Talvez a grandeza artística e humana de “O pequeno Quinquin” acabe sendo um potencial “afaste grandes plateias”. Afinal, é uma obra de ritmo narrativo nada frenético e de longa duração (três horas e vinte minutos). Dumont não oferece concessões – seu filme exige um olhar contemplativo e que se permita adentrar numa dimensão existencial muito particular. Quem se propor a encarar esse desafio estético, entretanto, poderá ter como recompensa assistir a uma das obras cinematográficas fundamentais dessa década.

quarta-feira, setembro 23, 2015

Ricki and The Flash, de Jonathan Demme **1/2

Geralmente, a relação do diretor Jonathan Demme com a música pop é bastante produtiva. É só pensar nos antológicos filmes-concertos “Stop making sense” (1984) e “Heart of Gold” (2006), além dos extraordinários “Totalmente selvagem” (1986) e “O casamento de Rachel” (2008) que tinham suas respectivas trilhas sonoras repletas de canções como um dos seus grandes pontos altos. Assim, a expectativa para “Ricki and The Flash” (2015), cuja trama traz como protagonista uma cantora e guitarrista (Meryl Streep) que lidera uma banda de rock and roll que toca num pub, era bastante alta. O resultado final, entretanto, acaba sendo decepcionante. Talvez a grande pisada na bola de Demme tenha sido chamar a superestimada Diablo Cody como roteirista. A história até traz alguns elementos sociais e intimistas interessantes, principalmente porque traz à tona a atual divisão política acirrada que assola a sociedade dos Estados Unidos entre liberais e conservadores. O problema é que a caracterização de situações e personagens do texto de Cody é simplória e sem imaginação, o que acaba afetando a própria encenação concebida por Demme, que se se efetiva de forma pálida e por vezes até burocrática (é provável que a constante cara de sono de Kevin Kline seja reflexo disso). Os dilemas dramáticos da história de “Ricki and The Flash” lembram bastante aqueles de “O casamento de Rachel”, mas sem a crueza e a ironia contundentes que marcavam esse último. O que faz valer o ingresso para a produção são os faiscantes números musicais protagonizados pela banda do título (aliás, uma reunião de cobras que já tocaram com gente como Neil Young e Funkadelic) – Demme continua mestre na forma com que registra um show, tanto na performance dos artistas quanto na reação da plateia. No final das contas, parece que roteiro e encenação só serviram como pretexto para esses sensacionais números musicais.

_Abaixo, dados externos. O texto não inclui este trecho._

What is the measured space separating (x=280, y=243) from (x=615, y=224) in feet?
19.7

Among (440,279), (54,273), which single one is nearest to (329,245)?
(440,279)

terça-feira, setembro 22, 2015

Férias frustradas, de John Francis Daley e Jonathan M. Goldstein **

É claro que dentro dessa eterna prática de Hollywood em fazer remakes, continuações, reboots e afins o interesse principal é faturar um lucro fácil a partir de uma produção que já “deu certo” em termos comerciais. Também é fato, entretanto, que ocasionalmente essa “revisitação” traz alguma intenção artística mais relevante propondo um aprofundamento conceitual ou uma expansão estética (nesse sentido, é só conferir o recente e extraordinário “Mad Max – A estrada da fúria”). “Férias frustradas” (2015) acaba sendo um exemplar emblemático desses conflitos comerciais e artísticos. Assim como no filme original de 1983 que deu origem à franquia, a proposta dessa comédia é até simples: tendo como base um roteiro repleto de pastelão, escatologias, grosserias e piadinhas infames, há espaço para um subtexto de caráter crítico que mistura exaltação de valores familiares e ironia com os valores e boçalidades do norte-americano médio. No caso dessa produção mais recente, dá para dizer que há uma queda maior para a violência e escrotidão gráficas. No cômputo geral, a equação entre comédia física e narrativa equilibrada é muito mais afiada no memorável trabalho original de Harold Ramis e Amy Heckerling. A obra dirigida por John Francis Daley e Jonathan M. Goldstein tem alguns bons momentos engraçados pelos seus exageros, mas poucas vezes consegue arranjar o tom narrativo adequado. Mesmo o seu roteiro é bem descompassado – a pretensa ironia ácida de algumas situações acaba atenuada por um discurso temático bastante conservador e simplórios nas resoluções dos principais dilemas da história.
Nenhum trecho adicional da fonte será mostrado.